- Title card
- Directed by: Chuck Jones Abe Levitow Maurice Noble
- Story by: Chuck Jones David Detiege
- Starring: Gloria Wood Mel Blanc John A. Ford Ed Prentiss
- Narrated by: Ed Prentiss
- Edited by: Treg Brown
- Music by: Milt Franklyn
- Animation by: Ken Harris Tom Ray Richard Thompson Ben Washam
- Backgrounds by: Philip DeGuard
- Color process: Technicolor
- Production company: Warner Bros. Cartoons
- Distributed by: Warner Bros. Pictures The Vitaphone Corporation
- Release date: December 30, 1961 (USA);
- Running time: 7:23
- Language: English

= Nelly's Folly =

1961 cartoon short directed by Chuck Jones

Nelly's Folly is a 1961 Warner Bros. Merrie Melodies cartoon short written and directed by Chuck Jones released on December 30, 1961. Like One Froggy Evening the film is about the discovery of a singing animal, with a narrative focus on the animal rather than its human manager.

==Plot==
In Africa a giraffe named Nelly captivates other animals with her melodious singing. A passing hunter urges her to go professional and offers her a contract.

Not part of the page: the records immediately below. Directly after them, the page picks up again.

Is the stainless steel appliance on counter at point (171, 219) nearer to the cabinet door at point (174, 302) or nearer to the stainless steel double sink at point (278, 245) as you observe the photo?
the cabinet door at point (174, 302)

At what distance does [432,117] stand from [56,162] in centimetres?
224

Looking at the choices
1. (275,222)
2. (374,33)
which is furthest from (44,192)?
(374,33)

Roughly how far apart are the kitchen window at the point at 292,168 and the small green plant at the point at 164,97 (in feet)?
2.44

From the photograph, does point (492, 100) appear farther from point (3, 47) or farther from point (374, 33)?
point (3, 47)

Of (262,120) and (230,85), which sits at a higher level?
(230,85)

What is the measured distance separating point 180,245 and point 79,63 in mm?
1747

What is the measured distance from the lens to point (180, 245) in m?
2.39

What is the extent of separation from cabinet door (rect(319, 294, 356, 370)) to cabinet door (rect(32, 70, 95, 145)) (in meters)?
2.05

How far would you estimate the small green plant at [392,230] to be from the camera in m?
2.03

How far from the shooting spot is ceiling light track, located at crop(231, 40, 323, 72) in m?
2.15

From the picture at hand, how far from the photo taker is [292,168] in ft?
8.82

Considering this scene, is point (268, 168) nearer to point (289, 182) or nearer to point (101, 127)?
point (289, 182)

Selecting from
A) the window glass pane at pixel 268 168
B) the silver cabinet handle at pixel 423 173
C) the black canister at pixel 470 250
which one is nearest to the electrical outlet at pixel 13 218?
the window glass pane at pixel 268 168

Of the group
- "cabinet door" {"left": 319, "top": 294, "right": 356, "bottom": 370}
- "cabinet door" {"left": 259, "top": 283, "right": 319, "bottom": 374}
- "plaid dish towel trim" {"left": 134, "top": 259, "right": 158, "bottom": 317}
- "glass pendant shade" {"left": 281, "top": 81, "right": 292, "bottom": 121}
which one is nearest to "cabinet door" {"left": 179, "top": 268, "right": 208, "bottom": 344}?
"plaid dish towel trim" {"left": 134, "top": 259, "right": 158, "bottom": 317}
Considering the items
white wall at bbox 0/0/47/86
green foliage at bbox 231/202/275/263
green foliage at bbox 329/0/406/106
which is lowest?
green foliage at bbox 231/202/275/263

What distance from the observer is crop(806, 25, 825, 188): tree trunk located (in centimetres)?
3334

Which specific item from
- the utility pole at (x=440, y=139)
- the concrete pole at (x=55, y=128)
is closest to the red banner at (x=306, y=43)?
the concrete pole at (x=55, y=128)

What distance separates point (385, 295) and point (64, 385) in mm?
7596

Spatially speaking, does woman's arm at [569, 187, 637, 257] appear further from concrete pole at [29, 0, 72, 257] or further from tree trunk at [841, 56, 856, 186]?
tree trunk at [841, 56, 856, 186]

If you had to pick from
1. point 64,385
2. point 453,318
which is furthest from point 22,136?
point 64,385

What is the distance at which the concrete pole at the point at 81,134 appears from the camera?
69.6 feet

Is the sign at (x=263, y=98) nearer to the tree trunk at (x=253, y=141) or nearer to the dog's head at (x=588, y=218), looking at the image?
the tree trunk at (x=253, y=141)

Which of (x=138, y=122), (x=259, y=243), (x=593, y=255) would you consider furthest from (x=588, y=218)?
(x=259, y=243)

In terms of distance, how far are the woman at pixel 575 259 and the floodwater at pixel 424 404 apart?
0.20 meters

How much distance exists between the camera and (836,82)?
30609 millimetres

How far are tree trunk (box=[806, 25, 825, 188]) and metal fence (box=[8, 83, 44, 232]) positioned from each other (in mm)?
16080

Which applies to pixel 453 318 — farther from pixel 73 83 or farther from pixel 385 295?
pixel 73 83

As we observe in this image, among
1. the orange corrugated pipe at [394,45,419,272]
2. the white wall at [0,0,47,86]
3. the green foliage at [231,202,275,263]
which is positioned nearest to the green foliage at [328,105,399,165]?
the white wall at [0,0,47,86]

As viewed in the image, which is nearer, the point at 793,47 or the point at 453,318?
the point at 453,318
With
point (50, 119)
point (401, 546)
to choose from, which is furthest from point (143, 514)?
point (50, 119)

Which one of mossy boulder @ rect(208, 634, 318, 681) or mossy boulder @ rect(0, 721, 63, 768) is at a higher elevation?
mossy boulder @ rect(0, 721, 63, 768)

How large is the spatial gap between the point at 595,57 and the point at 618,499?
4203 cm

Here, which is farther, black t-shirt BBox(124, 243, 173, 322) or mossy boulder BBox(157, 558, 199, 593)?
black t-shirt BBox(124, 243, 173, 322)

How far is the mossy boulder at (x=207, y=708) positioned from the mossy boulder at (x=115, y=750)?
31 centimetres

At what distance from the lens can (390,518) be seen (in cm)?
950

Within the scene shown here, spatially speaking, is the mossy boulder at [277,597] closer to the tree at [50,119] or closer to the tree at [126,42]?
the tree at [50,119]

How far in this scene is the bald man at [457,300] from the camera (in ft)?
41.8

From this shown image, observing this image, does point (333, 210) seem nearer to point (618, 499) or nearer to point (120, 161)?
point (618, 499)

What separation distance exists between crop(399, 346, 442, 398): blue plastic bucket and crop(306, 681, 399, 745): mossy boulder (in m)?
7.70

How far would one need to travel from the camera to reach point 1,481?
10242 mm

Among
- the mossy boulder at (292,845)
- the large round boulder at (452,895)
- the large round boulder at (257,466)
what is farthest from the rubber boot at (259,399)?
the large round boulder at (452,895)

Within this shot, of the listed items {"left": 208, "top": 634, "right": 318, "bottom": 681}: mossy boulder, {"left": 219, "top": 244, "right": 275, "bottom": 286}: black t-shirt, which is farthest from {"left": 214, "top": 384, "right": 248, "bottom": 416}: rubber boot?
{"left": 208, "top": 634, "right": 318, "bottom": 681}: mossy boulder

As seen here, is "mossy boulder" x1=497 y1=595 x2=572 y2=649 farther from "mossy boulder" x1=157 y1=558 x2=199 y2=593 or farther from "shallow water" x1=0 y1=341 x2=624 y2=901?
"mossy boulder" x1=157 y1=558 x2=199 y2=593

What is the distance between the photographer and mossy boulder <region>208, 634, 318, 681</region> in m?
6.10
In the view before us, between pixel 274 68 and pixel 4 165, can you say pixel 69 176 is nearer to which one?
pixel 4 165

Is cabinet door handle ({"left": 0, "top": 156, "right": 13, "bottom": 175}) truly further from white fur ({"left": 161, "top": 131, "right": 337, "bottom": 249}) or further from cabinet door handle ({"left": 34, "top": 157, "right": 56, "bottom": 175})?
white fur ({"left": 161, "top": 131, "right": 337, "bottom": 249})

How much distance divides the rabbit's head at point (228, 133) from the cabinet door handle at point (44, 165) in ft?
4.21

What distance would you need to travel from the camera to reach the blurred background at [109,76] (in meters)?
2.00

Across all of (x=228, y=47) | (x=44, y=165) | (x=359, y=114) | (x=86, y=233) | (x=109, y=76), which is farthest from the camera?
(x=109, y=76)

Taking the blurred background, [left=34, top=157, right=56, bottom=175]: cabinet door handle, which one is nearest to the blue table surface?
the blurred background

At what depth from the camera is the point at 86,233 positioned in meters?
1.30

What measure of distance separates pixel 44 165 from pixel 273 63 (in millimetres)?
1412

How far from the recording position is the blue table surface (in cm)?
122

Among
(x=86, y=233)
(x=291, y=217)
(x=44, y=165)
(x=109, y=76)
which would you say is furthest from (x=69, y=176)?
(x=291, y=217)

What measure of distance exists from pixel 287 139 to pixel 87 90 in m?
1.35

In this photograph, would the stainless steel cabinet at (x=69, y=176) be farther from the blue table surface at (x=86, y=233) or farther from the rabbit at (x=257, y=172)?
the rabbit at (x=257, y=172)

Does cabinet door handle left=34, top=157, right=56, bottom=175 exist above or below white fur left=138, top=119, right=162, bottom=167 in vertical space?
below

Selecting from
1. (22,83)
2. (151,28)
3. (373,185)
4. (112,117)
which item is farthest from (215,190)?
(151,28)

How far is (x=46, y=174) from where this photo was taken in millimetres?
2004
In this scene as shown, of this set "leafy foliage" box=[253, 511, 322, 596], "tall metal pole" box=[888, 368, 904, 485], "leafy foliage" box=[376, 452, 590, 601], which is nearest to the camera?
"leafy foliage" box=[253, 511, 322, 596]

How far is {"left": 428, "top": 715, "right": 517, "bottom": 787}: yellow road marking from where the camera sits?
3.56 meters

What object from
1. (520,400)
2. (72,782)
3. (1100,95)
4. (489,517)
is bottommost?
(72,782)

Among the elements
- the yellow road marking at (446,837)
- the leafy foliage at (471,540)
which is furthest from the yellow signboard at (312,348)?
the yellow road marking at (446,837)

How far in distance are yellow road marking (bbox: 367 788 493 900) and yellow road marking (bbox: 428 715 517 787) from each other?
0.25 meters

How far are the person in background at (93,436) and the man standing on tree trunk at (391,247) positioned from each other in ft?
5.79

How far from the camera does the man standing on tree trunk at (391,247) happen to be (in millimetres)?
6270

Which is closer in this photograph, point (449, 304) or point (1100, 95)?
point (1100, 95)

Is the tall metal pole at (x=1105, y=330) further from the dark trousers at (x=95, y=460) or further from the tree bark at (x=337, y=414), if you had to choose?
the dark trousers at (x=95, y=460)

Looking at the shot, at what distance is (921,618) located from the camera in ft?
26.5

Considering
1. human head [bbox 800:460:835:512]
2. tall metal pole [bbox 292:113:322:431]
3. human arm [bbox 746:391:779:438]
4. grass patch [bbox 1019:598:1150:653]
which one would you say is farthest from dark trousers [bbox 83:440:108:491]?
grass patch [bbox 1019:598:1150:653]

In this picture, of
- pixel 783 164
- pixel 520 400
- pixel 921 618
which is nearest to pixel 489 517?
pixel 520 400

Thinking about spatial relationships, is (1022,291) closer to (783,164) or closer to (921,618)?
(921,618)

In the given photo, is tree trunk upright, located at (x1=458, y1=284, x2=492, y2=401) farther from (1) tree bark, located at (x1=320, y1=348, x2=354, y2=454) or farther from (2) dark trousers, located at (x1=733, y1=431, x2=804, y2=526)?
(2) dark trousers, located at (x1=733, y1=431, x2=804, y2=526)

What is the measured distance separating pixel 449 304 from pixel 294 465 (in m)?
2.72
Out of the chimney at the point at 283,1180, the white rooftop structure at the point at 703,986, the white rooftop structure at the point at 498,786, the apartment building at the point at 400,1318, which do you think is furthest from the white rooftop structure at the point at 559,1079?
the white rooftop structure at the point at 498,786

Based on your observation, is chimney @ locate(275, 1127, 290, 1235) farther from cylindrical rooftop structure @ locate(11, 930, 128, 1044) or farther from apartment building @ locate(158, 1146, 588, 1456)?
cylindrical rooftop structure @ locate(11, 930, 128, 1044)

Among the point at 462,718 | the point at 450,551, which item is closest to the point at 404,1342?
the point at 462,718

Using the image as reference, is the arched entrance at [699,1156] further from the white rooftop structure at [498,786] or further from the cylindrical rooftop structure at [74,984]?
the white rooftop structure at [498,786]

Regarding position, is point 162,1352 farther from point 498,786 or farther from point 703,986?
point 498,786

Leaving behind her jungle home, Nelly ventures to New York City, eager to explore the allure of show business. Initially thrust into the world of advertising and live performances, she eventually becomes a successful singer and fashion icon, epitomizing the facade of fame. However, as her career flourishes, Nelly grapples with feelings of loneliness and disillusionment, longing for genuine companionship.

Her quest for love leads her to the zoo, where a married giraffe makes a pass at her. She has an affair with the giraffe, resulting in a public scandal and warning from her agent. After one of her shows opens to an empty house which the narrator claims was the worse insult of all, she spirals into obscurity where the newspaper talks about the empty house, her work in foreign movies, and her agent leaving her. Nelly is rejected by her beau who kisses his wife.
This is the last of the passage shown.